Extract:

%%

These abilities capture a warrior society whose martial prowess generated both worldly and spiritual rewards. Gaining experience and faith cubes when committing to battle reflects the Tibetan combination of military culture and Buddhist devotion — warriors who accumulated combat expertise and religious merit through the same campaigns. Stone spent before battle to reduce casualties represents Tibetan investment in armor and elite troops — iron ore forged into mail that protected professional soldiers, not peasant levies sent to absorb enemy blows.

Coins gained from market activity across all players represents Tibetan control of Silk Road chokepoints — collecting tolls and tribute from trade flowing through passes they commanded, profiting from commerce regardless of who conducted it. Discounted mountain construction reflects a people whose fortresses and monasteries crowned heights that seemed impossible to build upon, yet where Tibetan engineers worked with familiar terrain.

Tibetans I

None
During a battle, after adding any number of action cubes to the bag, gain 1 experience cube and 1 faith cube
permanent available till Age III
Before a battle, you may spend 2 stone to ignore 1 damage dealt to your unit
recurrent available till Age III
During the achievement phase, gain 2 coins
for each action cube in the Market area of all players
permanent available till Age II
When constructing any number of structure
on a single mountain hex, pay -5 coins total

FAQ

When exactly is "before a battle" for spending stone?

Before bag preparation begins. You must decide to spend 2 stone before you know the strength distribution in the bag or the battle's outcome. This is a commitment made with incomplete information.

%%

Data excerpt:
%%

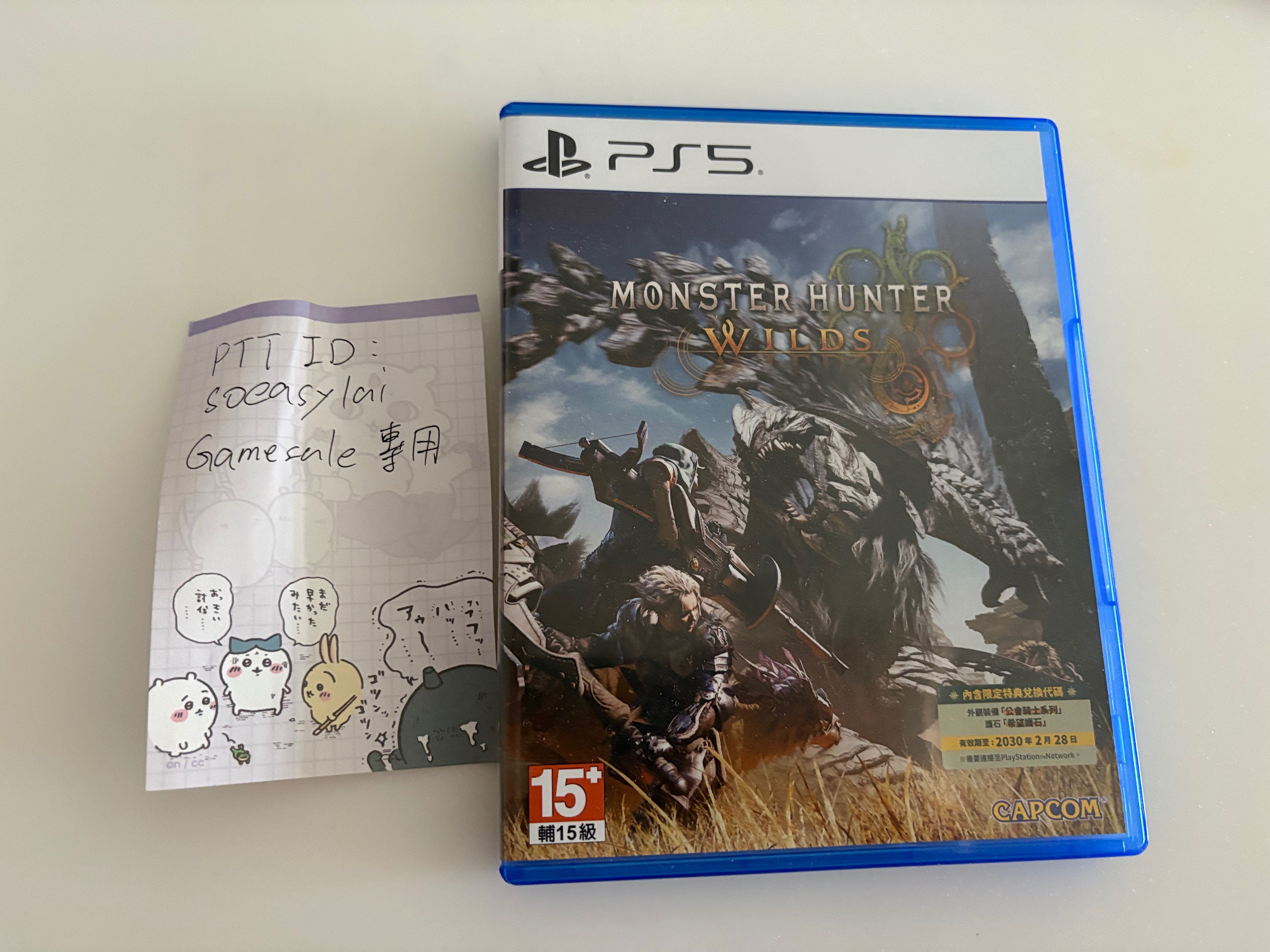 Ps5魔物獵人-荒野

%%

Questions to answer:
- 1) In the page on the Tibetan abilities, list the moment or situation at which each of the four abilities applies, in the order they appear.
- 2) Extend the page on the Tibetan abilities from where it stops.

Replies:
- 1)
- During a battle, after adding any number of action cubes to the bag
- Before a battle
- During the achievement phase
- When constructing any number of structures on a single mountain hex

- 2)
Can I spend 4 stone to ignore 2 damage?

No. You may only spend 2 stone to ignore 1 damage per battle. The ability cannot be used multiple times.

If I ignore 1 damage, do I choose which unit is protected?

No. Your opponent still chooses how to assign damage. If they would deal 3 damage, spending 2 stone reduces it to 2 damage. Your opponent then assigns those 2 damage according to standard rules and priority order.

Can I add the experience cube I just gained to the battle bag? Does Autocracy trigger?

Yes to both. After adding action cubes and gaining your experience cube, you may immediately add it to the bag. If you have Autocracy, its bonus triggers as well. Effectively, 1 action cube can become 3 cubes in the bag (1 action + 1 experience + 1 Autocracy bonus) plus a faith cube.

If Bulgars II ignore destruction priority and damage my structures instead of units, does my stone protection still work?

No. The ability specifically ignores damage dealt to your units. If an opponent bypasses your units and damages structures directly, the stone expenditure provides no protection for those structures.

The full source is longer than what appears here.